The electrical conductivity of a plasma is the ability of the plasma to conduct an electric current. It is a key parameter in the study of plasmas, as it determines the behavior of the plasma in the presence of an electric field.

It assumed that the plasma is in local thermodynamic equilibrium (LTE), which means that all temperatures are equal.

Equilibrium composition

The following species are considered in the mechanism:

• H, H2, C, CH, CH2, CH3, CH4, C2, C2H, C2H2, C2H3, C2H4, C2H5, C2H6,

• corresponding ions,

• electrons,

• no solid carbon species.

Data comes from the following sources:

• [GRCDatabase] for neutral species, C+, C2+, CH+, H+ and H2+, and for electrons,

• [Burcat] for the other ions.

(Stored dataset items)
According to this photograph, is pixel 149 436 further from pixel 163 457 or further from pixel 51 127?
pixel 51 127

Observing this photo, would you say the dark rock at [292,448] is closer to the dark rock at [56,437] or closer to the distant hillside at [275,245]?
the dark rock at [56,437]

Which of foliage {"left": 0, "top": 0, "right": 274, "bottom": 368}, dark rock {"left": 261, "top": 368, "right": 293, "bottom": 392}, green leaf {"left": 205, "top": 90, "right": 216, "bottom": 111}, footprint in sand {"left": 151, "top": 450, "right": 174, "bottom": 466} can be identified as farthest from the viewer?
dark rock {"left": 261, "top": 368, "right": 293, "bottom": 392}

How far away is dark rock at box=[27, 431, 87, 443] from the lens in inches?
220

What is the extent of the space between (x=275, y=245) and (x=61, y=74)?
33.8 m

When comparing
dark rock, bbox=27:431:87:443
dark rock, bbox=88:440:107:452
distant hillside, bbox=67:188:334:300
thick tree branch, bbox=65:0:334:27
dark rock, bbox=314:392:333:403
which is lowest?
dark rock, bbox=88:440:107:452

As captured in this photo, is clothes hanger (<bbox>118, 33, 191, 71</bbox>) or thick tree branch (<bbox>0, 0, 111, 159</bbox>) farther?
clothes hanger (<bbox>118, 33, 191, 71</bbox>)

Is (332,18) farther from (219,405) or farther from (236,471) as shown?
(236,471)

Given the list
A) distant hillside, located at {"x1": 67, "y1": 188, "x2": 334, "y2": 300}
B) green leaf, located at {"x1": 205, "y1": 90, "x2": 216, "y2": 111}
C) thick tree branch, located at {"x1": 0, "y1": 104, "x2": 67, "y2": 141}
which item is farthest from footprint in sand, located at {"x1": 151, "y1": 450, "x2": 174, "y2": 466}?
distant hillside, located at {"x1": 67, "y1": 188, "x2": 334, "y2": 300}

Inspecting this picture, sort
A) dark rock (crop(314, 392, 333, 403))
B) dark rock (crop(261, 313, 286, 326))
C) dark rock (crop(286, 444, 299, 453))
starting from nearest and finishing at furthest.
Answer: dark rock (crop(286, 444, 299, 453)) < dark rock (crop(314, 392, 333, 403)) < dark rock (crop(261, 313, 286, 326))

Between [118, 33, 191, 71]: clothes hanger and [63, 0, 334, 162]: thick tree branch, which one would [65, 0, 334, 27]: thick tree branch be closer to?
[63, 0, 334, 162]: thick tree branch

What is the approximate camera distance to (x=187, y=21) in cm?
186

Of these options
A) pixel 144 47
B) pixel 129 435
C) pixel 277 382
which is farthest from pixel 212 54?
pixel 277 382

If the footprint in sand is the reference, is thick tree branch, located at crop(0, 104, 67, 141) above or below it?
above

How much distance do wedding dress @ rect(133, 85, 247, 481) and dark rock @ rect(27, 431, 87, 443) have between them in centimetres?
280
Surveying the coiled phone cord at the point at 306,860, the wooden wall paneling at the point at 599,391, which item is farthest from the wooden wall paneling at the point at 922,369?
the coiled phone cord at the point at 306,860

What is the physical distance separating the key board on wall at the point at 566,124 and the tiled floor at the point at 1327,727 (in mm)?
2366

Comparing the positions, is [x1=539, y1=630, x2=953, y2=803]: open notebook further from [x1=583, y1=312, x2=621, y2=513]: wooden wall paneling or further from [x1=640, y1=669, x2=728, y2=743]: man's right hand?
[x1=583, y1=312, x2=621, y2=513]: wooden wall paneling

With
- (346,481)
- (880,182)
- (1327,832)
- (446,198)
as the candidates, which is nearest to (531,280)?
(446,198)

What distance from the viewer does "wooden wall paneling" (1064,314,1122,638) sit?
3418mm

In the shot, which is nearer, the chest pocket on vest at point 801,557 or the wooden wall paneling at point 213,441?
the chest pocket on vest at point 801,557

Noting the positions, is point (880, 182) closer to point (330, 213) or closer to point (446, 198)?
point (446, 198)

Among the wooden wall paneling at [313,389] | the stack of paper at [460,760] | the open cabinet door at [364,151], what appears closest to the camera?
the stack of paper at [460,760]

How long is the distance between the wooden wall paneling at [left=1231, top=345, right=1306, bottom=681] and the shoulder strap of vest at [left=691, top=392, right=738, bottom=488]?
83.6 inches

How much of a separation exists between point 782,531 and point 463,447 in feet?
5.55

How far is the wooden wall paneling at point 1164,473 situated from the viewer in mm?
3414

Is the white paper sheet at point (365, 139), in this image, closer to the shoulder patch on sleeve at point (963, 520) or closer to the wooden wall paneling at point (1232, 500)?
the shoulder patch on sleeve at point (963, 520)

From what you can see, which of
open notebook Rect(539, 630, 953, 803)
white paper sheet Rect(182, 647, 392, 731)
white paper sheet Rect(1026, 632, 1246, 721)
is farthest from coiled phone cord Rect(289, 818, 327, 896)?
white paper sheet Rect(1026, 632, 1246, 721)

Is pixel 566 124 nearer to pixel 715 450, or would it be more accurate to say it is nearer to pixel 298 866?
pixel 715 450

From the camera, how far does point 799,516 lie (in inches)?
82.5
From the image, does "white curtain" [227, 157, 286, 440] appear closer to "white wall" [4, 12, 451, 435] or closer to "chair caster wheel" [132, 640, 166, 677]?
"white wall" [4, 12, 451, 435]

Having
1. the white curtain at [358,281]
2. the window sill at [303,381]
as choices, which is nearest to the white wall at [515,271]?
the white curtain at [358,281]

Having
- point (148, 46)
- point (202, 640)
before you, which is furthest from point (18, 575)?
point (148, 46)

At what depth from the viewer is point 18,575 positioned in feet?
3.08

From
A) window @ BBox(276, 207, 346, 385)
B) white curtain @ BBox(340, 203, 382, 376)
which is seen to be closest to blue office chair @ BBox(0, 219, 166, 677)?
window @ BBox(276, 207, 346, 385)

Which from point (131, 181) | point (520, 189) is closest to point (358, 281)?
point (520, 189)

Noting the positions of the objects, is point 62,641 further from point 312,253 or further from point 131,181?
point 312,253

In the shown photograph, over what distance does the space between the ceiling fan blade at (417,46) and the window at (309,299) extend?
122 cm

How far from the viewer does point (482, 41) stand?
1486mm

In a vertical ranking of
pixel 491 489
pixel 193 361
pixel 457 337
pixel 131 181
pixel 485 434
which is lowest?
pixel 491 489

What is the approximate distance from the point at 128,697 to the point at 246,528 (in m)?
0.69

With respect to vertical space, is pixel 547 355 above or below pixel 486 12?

• [Problems and tasks]
- A) Tally the lines of the records that contain the string "coiled" and give only that number.
- B) Carry on the passage about the electrical conductivity of plasmas, starting after its final sentence.

• [Results by task]
- A) 3

- B)
The thermo data are given as NASA 9 polynomial coefficients (For details, see https://cantera.org/stable/reference/thermo/species-thermo.html#the-nasa-9-coefficient-polynomial-parameterization).

The temperature range is from 200 to 20000 K for atomic species, and from 200 to 6000 K for molecular species.

Then, to compute the equilibrium composition of the plasma, the Gibbs free energy minimization method is used.

Electrical conductivity computation

The computation presented here is based on [Raizer1991].:

The weakly ionized electrical conductivity is given by the following formula:

\[\sigma_{\text{weakly ionized}} = \frac{n_e e^2}{m_e \nu_{en}}\]

where:

• \(\sigma_{\text{weakly ionized}}\) is the weakly ionized electrical conductivity,

• \(n_e\) is the electron number density,

• \(e\) is the elementary charge,

• \(\nu_{en}\) is the electron-neutral collision frequency,

• \(m_e\) is the electron mass.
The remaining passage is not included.